In the second possible stable state, the opamp output is slammed high. This is a ideal opamp, so that means its output will be 5 V (assuming 5 V is also powering the opamp as stated before). With 5 V on the base, the collector of the transistor can't go below about 4.3 V since it would then be forward biased and act as a diode. The negative input would be well above 2 V, so the output would be slammed low and the circuit would latch that way.

Let's see what would happen at exactly the tipping point between the two full-rail outputs.

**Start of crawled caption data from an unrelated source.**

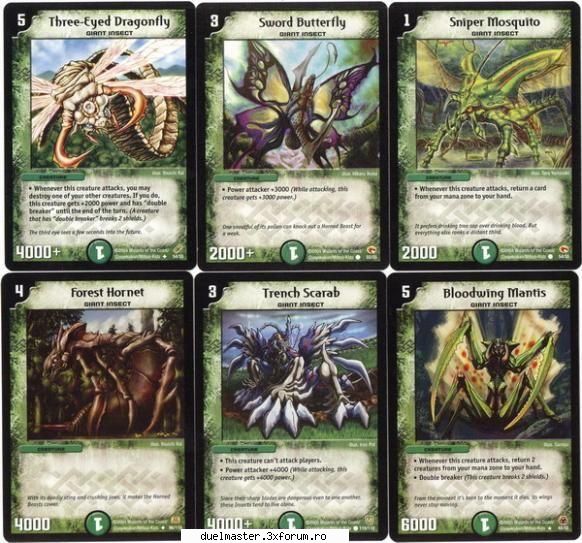 Dueluri - care vrea sa faca un duel cu mn sa bage id - Dueluri amicale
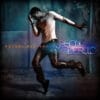 Jason Derulo CD Album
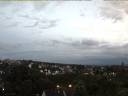 Vorschaubild von 09.06.2026 04:48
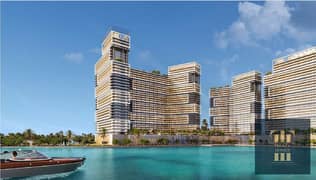 🏡 Branded Urban Coastal Residences | 💼 Investor-Friendly Advantages | 📲 Smart Living & Modern Comforts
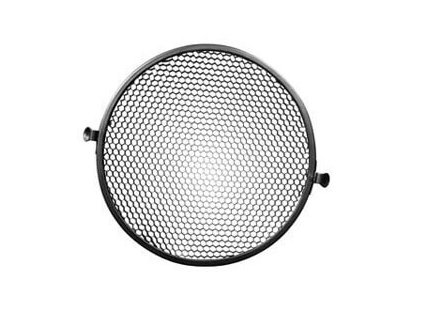 4230 vostina pro 45 long focus reflektor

That means the collector is at 2 V, which means 286 µA collector current would flow. The gain of the transistor is 20, so 21/20 of that, which is 300 µA emitter current would flow. That means the emitter is at 300 mV.

That is a theoretically possible state, but not a stable one. Noise always happens. If the collector voltage went just a little higher, the opamp output would go down. That reduces the current thru the transistor, which raises the collector voltage some more, which reduces the transistor current more, ...

So what would happen at this tipping point if the collector current went down a little? The base voltage would go up, causing more collector current, which makes the collector voltage go down, which would make the base voltage go up, etc. Eventually the base voltage would go up enough to forward bias the B-C junction. Now the collector voltage goes up again. When it gets to 2 V, the base voltage stops going up.

Now we actually have negative feedback because the B-C junction acts like a diode. This is therefore a stable state, but not one where there transistor is used in a normal way, or where its datasheet parameters are much guidance.

So now the answer is that there are two possible answers, depending on which state the circuit gets stuck in. In the first, the transistor is always off. In the second, it's B-C junction is forward biased, so it being in "cutoff" or not is no longer a meaningful question.